While at the gym the other night I realized something about myself. As I was talking to various people that I had met there – and new people I had just recently gotten to know – it dawned on me. I’ve never been shy. I guess that’s why for the majority of my career I’ve been in positions where I talk to complete strangers on a daily basis; which is basically SALES. I’m comfortable talking with people I don’t know and excel at getting them to open up. (I guess this was an early indicator that a career of Life Coaching was in my future – but frankly I didn’t know what a Life Coach was for many years!) Then I got to thinking – why am I not shy or nervous talking to new people? I think it boils down to something like they don’t know me so they can’t judge me? I know that may sound a little crazy – but think about it, they have no previous experience of me so they have nothing to reference so I get to be a “new” version of myself with each new encounter.
I find that oddly refreshing really. A new me every day, every phone call, every meeting. This is the same mindset I had going into any meeting – including meeting men. For every significant relationship I’ve had in my life I’ve made the first “move”. I walked up to my future ex-husband at the bowling alley and asked, “What do you do for fun?” (other than go to the local bowling alley) – I know… It’s a strange place to meet a spouse… My girlfriends would ask me to go out with them so I could introduce them to men in the bars!
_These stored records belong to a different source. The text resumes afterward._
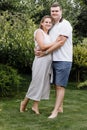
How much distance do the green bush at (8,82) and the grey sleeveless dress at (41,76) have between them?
2405 mm

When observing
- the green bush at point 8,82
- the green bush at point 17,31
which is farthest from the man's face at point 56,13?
the green bush at point 8,82

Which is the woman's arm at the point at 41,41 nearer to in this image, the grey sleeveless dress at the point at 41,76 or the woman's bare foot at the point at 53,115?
the grey sleeveless dress at the point at 41,76

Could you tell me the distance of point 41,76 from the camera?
6.84 metres

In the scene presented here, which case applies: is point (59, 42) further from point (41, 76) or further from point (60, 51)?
point (41, 76)

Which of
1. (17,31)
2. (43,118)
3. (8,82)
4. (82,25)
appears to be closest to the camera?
(43,118)

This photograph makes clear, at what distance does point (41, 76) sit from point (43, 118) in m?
0.71

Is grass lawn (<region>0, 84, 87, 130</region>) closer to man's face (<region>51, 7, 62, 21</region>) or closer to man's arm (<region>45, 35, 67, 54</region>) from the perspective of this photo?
man's arm (<region>45, 35, 67, 54</region>)

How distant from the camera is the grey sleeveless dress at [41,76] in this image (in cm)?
677

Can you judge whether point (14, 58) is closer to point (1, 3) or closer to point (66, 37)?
point (1, 3)

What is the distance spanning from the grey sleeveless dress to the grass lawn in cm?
36

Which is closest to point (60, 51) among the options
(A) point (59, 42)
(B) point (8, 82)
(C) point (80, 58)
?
(A) point (59, 42)

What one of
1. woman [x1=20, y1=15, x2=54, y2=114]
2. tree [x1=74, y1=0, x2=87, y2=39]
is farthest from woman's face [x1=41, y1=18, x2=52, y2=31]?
tree [x1=74, y1=0, x2=87, y2=39]

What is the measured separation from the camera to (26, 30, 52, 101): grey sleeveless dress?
677 cm

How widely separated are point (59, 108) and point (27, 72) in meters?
8.79
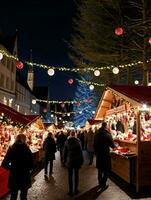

Fearless Julie would walk up to the tall dark and handsome gent at the end of the bar and strike up a conversation – then casually point to my BFF behind me, make the name intro’s then head off to the bathroom. Sometimes it worked – sometimes the guys asked me for my phone number as they followed me to the bathrooms.
I couldn’t understand why my friend’s wouldn’t just do what I did. I get that some people are shy – but many shy “couples” are together… how did that happen? Somebody made the first move. Some women have told me they don’t want to appear “aggressive” or “easy” – really? Is this the impression men get from a woman that walks up to them and initiates the conversation / connection? In my experience, many, many men are RELIEVED when a woman talks to them first. Because guess what? They’re shy too, or scared, or nervous, fear rejection, etc.
A shy friend of mine asked me to break down my process of how I go about introducing myself – and in my head it goes like this: I find someone interesting / attractive; I would like to meet them; I think, “What’s the worst thing that could happen?” Rejection? No interest? Just a friend? Great! Either way, it’s an opportunity… I get that chance to be “new” again and they get the chance to meet ME – and there’s no one else like me. And if for some reason they don’t get “me” – then I remember that the world is an incredibly abundant place… there are plenty of other people out there that will be happy to meet me, know me, laugh with me, love me, work with me – whatever. I say “NEXT!” if you’re not a part of my tribe, it’s all good. Also, you never know who they might know or who’s listening or noticing around you – life is short – I say just go for it!